I expect coking coal and steel prices to crash next.
In news, the charge of the iron ore losers is turning into a stampede. Courtesy of an always willing AFR:
“I wouldn’t get caught up in the huge fluctuations,” Fidelity portfolio manager Paul Taylor says. “The long-term assumptions are more important and we’ve got the biggest low-cost producers in the world.
…Both BHP and Rio also offer good exposure to several base metals still soaring amid the push towards electrification.
In fact, SG Hiscock’s Australian equities fund has ditched its position in Rio and switched to BHP because of its exposure to commodities such as copper, potash and nickel.
…Macquarie is bullish on all local iron ore producers it covers, with “outperform” ratings on BHP, Rio, Fortescue, Mineral Resources, Champion Iron, Deterra Royalties and Mount Gibson Iron…“If Chinese housing new starts rebound in 2022 and the power shortages ease in China, the demand uptick could drive a rebound in iron ore prices, particularly given ongoing global supply hurdles.”
In a note to clients on Wednesday, Citi upgraded its rating on Champion Iron to “buy” from “neutral”, saying the pressure from the iron ore price fall had created a strong value opportunity.
“China lead indicators are stabilising and have turned up off recent lows,” McTaggart says. “The fact steel prices have stayed high points to apparent consumption being driven more by state-imposed production cuts than weakness in underlying demand.”
Well, whatever leading indicator they are looking at, I suggest they get some new ones. Just read this.
There is no global difficulty in lifting iron ore supply. Cripes. Vale is coming back and the Pilbara will keep grinding higher. There’s a glut problem.
As for cost curves, that Pilbara producers are cheap means the price has to fall a lot further amid the glut. Only shaking out supply will stabilise prices. That won’t happen in any volume above is $60.
It will change if China stimulates. But, at this stage, there is little indication that it will be enough as the structural campaign to break property developers unfolds.

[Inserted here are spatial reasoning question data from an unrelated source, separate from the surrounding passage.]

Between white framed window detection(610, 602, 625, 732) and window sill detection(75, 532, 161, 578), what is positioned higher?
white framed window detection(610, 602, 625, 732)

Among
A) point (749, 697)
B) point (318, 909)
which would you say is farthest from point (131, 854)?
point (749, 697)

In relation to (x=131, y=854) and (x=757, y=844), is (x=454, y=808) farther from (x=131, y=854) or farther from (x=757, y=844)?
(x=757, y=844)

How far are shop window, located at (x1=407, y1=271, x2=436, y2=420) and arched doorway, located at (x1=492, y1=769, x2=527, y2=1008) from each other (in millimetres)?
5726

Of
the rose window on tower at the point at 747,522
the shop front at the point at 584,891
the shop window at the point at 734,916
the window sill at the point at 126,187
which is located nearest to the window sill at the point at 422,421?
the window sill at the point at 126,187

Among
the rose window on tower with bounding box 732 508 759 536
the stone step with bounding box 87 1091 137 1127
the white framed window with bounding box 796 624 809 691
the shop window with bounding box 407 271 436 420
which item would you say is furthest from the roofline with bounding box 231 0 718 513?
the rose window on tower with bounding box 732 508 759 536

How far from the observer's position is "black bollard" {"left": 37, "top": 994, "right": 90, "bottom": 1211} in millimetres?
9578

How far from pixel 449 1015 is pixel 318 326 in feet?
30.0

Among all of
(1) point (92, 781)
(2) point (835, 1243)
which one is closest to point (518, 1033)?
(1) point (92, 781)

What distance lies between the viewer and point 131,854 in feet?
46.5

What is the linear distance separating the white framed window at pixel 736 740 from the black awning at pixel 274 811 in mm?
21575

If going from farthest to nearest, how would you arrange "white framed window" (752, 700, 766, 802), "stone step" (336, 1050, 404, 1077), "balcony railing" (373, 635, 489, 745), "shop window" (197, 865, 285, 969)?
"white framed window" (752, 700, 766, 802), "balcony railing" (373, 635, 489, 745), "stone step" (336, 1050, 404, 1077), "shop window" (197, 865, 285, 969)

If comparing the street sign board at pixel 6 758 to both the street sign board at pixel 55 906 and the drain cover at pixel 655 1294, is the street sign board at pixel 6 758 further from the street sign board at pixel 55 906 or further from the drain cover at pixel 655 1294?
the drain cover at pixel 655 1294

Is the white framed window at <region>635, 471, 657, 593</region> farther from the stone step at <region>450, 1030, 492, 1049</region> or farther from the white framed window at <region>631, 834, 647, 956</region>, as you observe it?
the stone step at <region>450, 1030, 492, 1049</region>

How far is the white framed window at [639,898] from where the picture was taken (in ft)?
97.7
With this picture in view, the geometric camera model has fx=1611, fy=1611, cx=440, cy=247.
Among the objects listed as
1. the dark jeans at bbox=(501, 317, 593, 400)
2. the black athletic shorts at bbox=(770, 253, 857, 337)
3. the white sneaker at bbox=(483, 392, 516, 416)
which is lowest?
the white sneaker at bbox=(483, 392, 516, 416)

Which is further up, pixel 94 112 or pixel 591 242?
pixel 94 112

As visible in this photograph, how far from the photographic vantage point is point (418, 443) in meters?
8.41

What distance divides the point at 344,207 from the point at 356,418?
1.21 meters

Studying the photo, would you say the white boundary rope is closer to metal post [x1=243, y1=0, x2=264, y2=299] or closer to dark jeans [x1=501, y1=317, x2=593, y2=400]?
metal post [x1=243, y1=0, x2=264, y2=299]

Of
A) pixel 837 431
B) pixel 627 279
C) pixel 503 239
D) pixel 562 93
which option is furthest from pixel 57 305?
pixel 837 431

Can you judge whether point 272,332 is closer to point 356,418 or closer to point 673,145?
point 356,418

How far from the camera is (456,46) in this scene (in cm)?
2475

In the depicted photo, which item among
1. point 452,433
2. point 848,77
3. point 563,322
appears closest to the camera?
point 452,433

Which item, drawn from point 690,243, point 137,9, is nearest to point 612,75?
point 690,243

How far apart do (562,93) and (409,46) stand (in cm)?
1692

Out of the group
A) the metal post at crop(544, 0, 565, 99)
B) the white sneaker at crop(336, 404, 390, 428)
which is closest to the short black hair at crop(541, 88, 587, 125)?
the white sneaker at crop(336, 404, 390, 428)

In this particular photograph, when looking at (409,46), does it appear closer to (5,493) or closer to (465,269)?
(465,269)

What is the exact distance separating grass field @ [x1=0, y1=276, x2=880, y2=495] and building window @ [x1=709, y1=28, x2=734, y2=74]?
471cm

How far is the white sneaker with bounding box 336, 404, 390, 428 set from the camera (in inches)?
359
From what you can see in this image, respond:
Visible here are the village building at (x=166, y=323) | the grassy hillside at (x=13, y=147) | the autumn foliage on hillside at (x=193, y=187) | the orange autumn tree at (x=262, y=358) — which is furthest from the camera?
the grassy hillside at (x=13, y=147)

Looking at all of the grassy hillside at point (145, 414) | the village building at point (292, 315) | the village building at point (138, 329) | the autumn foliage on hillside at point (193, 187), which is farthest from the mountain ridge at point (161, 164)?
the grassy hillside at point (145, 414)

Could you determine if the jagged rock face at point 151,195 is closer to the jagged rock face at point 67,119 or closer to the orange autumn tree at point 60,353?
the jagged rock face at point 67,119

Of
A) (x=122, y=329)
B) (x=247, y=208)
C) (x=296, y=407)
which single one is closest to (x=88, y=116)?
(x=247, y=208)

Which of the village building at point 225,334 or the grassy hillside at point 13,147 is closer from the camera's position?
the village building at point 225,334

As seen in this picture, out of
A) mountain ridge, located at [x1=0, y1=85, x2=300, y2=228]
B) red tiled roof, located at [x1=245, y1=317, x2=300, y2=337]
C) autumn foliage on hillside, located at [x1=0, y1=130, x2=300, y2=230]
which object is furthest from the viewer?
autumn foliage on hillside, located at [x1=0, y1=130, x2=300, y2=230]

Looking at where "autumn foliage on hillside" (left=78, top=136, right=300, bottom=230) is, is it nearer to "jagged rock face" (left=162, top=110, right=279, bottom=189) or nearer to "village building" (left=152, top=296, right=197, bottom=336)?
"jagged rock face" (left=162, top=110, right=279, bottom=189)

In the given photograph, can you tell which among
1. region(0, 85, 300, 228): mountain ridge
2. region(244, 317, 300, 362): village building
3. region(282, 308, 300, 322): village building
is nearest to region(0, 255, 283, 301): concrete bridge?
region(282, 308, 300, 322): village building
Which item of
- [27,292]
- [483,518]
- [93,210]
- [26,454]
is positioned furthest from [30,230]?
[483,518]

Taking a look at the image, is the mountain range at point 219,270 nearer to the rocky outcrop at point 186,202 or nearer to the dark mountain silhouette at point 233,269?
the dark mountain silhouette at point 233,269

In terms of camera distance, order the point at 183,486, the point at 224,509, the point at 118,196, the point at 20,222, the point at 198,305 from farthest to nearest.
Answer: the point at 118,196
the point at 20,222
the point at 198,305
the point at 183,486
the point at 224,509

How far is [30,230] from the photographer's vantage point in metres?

On other metals, who cares. They’re not big enough to matter to earnings, are also at bubble highs, and are still heavily exposed to Chinese property. Copper upside from electrification is small.
Finally, miners are still far too cheap on NTM P/Es to buy. Yes, too cheap:
Commodity down cycles bottom out when miners are expensive as the market starts to extrapolate unsustainably low prices.
We are at the polar opposite right now.